- Date: 17–23 October
- Edition: 6th
- Location: Limoges, France

Champions

Singles
- Sorana Cîrstea

Doubles
- Sofia Arvidsson / Jill Craybas
| Open GDF Suez Région Limousin |

= 2011 Open GDF Suez Région Limousin =

The 2011 Open GDF Suez Région Limousin was a professional tennis tournament played on hard courts. It was the 6th edition of the tournament which was part of the 2011 ITF Women's Circuit. It took place in Limoges, France between 17 and 23 October 2011.

==WTA entrants==

===Seeds===

| Country | Player | Rank^{1} | Seed |
|---|---|---|---|
| SWE | Sofia Arvidsson | 67 | 1 |
| ESP | Laura Pous Tió | 76 | 2 |
| ROU | Sorana Cîrstea | 78 | 3 |
| CZE | Andrea Hlaváčková | 93 | 4 |
| FRA | Iryna Brémond | 109 | 5 |
| NED | Michaëlla Krajicek | 112 | 6 |
| UZB | Akgul Amanmuradova | 125 | 7 |
| RUS | Alexandra Panova | 130 | 8 |

- ^{1} Rankings are as of October 10, 2011.

# [WRITTEN EXERCISE 1]
Print the tournament page verbatim from "The 2011 Open" to "23 October 2011.".
# [WRITTEN EXERCISE 2]
List every player in the tournament page's seeds table.
The data that comes next was collected from an unrelated source.

# [GIVEN MATERIAL]

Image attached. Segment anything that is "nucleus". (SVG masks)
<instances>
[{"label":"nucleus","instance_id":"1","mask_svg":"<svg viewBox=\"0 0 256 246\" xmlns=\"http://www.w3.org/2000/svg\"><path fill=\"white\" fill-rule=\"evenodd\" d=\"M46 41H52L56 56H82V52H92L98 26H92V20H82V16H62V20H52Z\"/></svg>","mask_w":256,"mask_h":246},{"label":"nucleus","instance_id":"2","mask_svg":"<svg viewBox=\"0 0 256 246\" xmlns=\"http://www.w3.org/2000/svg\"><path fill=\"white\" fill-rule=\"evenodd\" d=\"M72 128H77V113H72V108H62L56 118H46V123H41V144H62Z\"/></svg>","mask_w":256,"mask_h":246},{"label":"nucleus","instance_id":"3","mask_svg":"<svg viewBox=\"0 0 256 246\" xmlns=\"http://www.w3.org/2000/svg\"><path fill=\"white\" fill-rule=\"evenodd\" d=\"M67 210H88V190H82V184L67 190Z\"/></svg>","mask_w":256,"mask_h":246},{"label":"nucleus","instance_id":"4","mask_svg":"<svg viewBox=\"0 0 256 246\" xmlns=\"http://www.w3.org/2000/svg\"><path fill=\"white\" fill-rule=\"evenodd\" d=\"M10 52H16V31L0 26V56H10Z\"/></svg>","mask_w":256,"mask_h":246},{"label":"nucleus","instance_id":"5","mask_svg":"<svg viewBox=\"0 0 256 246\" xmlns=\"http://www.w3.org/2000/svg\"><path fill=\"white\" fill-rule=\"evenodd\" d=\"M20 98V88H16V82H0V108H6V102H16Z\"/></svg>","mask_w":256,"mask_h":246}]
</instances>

# [RESPONSE 1]
The 2011 Open GDF Suez Région Limousin was a professional tennis tournament played on hard courts. It was the 6th edition of the tournament which was part of the 2011 ITF Women's Circuit. It took place in Limoges, France between 17 and 23 October 2011.

# [RESPONSE 2]
Sofia Arvidsson
Laura Pous Tió
Sorana Cîrstea
Andrea Hlaváčková
Iryna Brémond
Michaëlla Krajicek
Akgul Amanmuradova
Alexandra Panova